$30
Programming Project 1
CSCI 1913: Introduction to Algorithms,
Data Structures, and Program Development
0. Introduction.
A grammar is a set of rules for generating strings. In this project, you will write a Python program that generates random strings using a
grammar. For example, a version of this program generated the following simple English sentences as Python strings.
the cat bit the boy .
the cat kissed the dog and the boy chased the boy .
the cat chased the dog and the girl bit the boy but the girl chased the cat .
the girl chased the dog .
the boy kissed the girl and the cat kissed the girl .
Perhaps such grammars could write children’s books automatically. Seriously, however, more complex grammars have been used to
generate random test inputs for programs, as a debugging aid.
1. Theory.
To write this program, you must have a way to generate random integers. You must also know what a rule is, what a grammar is, and
how rules and grammars work.
Random integers. No algorithm can generate truly random integers, but it can generate pseudo-random integers that seem random, even
though they’re not. Python has its own random number generators, but for this project, you must implement your own.

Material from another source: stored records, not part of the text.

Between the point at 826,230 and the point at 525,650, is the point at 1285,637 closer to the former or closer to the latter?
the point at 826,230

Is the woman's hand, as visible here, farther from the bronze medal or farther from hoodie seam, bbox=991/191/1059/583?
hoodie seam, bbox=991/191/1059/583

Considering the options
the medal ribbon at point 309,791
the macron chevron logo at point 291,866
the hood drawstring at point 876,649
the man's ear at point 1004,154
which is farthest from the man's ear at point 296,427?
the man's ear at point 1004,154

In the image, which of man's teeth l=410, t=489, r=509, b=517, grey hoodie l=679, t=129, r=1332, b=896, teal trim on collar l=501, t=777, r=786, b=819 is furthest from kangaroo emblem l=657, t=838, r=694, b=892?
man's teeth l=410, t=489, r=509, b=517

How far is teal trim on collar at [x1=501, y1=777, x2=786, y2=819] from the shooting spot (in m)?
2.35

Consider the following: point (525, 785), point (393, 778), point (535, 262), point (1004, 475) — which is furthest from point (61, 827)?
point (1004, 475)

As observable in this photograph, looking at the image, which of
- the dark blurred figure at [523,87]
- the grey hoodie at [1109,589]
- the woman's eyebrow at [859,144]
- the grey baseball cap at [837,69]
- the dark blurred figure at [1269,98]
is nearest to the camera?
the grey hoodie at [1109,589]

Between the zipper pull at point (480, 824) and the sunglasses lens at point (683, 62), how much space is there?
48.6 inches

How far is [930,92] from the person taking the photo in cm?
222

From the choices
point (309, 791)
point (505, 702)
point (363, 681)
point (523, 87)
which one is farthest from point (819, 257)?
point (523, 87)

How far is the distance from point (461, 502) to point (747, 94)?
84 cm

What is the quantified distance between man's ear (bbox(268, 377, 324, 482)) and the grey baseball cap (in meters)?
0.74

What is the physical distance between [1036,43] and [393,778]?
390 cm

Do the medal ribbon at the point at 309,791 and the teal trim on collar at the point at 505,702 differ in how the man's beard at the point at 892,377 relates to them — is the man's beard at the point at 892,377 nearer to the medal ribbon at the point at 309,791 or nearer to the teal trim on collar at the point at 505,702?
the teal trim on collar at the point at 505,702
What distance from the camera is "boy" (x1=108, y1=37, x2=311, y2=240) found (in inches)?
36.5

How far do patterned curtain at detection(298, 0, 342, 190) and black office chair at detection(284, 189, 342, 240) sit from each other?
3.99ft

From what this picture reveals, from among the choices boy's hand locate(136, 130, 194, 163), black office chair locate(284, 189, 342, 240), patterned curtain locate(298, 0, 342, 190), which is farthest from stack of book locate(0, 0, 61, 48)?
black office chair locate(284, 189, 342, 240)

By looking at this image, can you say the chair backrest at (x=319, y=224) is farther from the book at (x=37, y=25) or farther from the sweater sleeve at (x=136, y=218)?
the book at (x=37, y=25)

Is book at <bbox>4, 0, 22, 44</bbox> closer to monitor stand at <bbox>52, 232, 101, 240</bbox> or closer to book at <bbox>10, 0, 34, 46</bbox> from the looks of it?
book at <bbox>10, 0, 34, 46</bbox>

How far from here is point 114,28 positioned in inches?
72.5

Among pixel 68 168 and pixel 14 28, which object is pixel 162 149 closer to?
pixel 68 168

The Park-Miller algorithm (named for its inventors) is a simple way to generate a sequence of pseudo-random integer terms. It
works like this. Let N₀ be an integer called the seed. The seed is the first term of the sequence, and must be between 1 and 2³¹ − 2,
inclusive. Starting from the seed, later terms N₁, N₂, ... are produced by the following equation.
Nk+1 = (7
5 Nk
) % (2
31 − 1)
Here 7⁵ is 16807, and 2³¹ is 2147483648. The Python operator % returns the remainder after dividing one integer by another. You will
always get the same sequence of terms from a given seed. For example, if you start with the seed 101, then you will get a pseudorandom sequence whose first few terms are 1697507, 612712738, 678900201, 695061696, 1738368639, 246698238, 1613847356, and
1214050682. You could use this sequence to test if your random number generator works correctly.

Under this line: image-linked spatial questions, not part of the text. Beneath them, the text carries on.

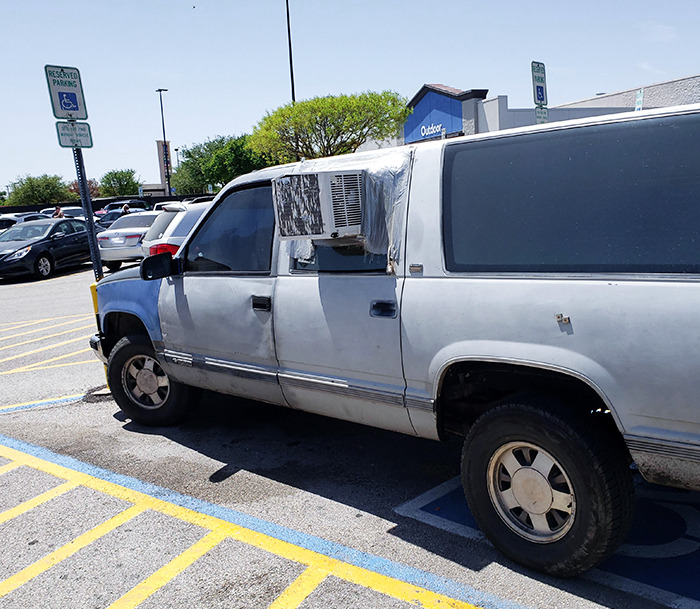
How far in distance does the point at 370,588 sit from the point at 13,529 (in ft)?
7.18

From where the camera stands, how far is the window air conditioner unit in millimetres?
3477

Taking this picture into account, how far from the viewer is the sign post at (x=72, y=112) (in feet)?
25.0

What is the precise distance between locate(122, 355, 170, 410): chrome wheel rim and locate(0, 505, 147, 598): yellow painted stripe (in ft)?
4.78

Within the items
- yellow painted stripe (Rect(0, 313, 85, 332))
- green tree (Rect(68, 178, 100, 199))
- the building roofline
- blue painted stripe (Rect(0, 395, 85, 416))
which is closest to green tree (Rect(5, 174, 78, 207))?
green tree (Rect(68, 178, 100, 199))

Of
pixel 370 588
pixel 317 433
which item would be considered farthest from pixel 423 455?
pixel 370 588

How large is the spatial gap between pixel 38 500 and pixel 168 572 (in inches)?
54.8

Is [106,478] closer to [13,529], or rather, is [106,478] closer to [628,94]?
[13,529]

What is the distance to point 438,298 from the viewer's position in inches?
129

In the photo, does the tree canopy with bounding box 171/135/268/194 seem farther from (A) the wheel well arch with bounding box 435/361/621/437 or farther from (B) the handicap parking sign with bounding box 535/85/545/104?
(A) the wheel well arch with bounding box 435/361/621/437

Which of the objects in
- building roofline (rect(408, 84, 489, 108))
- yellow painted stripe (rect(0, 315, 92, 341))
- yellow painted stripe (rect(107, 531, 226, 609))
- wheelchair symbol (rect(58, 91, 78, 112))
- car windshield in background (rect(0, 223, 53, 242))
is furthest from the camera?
building roofline (rect(408, 84, 489, 108))

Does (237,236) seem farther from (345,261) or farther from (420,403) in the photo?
(420,403)

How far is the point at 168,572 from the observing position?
10.8 feet

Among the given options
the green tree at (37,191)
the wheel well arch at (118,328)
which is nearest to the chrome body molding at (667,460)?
the wheel well arch at (118,328)

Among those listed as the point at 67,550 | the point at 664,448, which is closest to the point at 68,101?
the point at 67,550
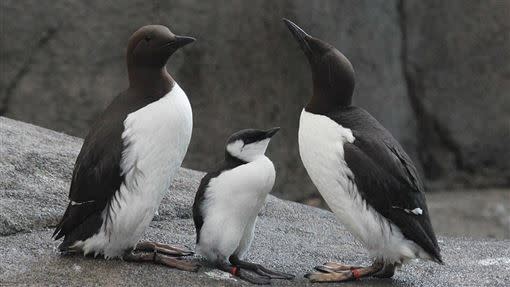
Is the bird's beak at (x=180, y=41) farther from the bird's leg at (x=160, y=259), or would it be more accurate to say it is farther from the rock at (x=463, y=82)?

Terms in the sequence may be large, but you can make them smaller by using the % operator again. If N is a term from the sequence,
and M is an integer greater than 0, then N % M gives you an integer between 0 and M − 1, inclusive. For example, if you need an integer
between 0 and 9, then you would write N % 10.

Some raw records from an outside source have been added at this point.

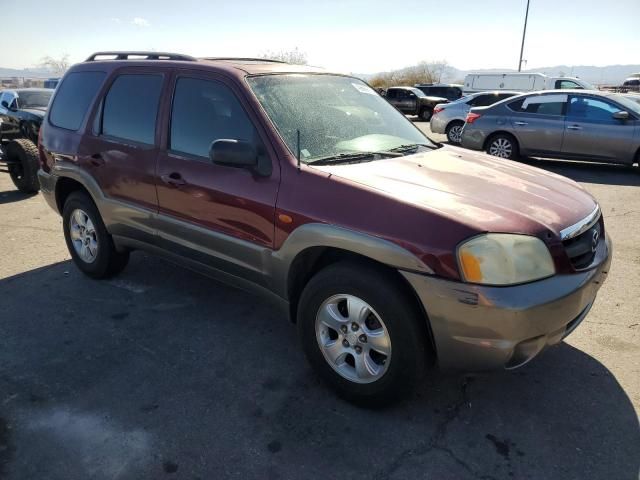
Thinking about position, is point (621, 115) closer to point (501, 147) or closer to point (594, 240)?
point (501, 147)

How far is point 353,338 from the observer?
2.72 meters

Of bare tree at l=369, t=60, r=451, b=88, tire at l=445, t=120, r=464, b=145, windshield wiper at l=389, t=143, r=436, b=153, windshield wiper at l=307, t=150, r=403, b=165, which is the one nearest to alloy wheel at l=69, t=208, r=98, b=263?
windshield wiper at l=307, t=150, r=403, b=165

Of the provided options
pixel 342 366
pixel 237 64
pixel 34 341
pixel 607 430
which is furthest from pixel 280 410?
pixel 237 64

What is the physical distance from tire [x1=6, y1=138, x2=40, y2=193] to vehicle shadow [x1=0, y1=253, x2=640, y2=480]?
4731mm

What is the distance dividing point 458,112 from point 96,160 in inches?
462

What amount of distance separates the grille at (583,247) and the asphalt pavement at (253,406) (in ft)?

Grammars. The easiest way to explain a grammar is to show an example. This is the grammar that generated the simple sentences about
boys, cats, dogs, and girls that appeared in the introduction.
01 Noun → 'cat'
02 Noun → 'boy'
03 Noun → 'dog'
04 Noun → 'girl'
05 Verb → 'bit'
06 Verb → 'chased'
07 Verb → 'kissed'
08 Phrase → 'the' Noun Verb 'the' Noun
09 Story → Phrase
10 Story → Phrase 'and' Story
11 Story → Phrase 'but' Story
12 Start → Story '.'
Each line is a rule, identified by a number, so this grammar has 12 rules. The names in italics, like Noun, Verb, and Phrase, are called
nonterminals. The strings in quotes, like 'girl', 'the' and '.', are called terminals. In each rule, the arrow ‘→’ means may be
replaced by. As a result, rule 01 says that the nonterminal Noun may be replaced by the terminal 'cat'. Similarly, rule 10 says that the
nonterminal Story may be replaced by the nonterminal Phrase, followed by the terminal 'and', followed by the nonterminal Story.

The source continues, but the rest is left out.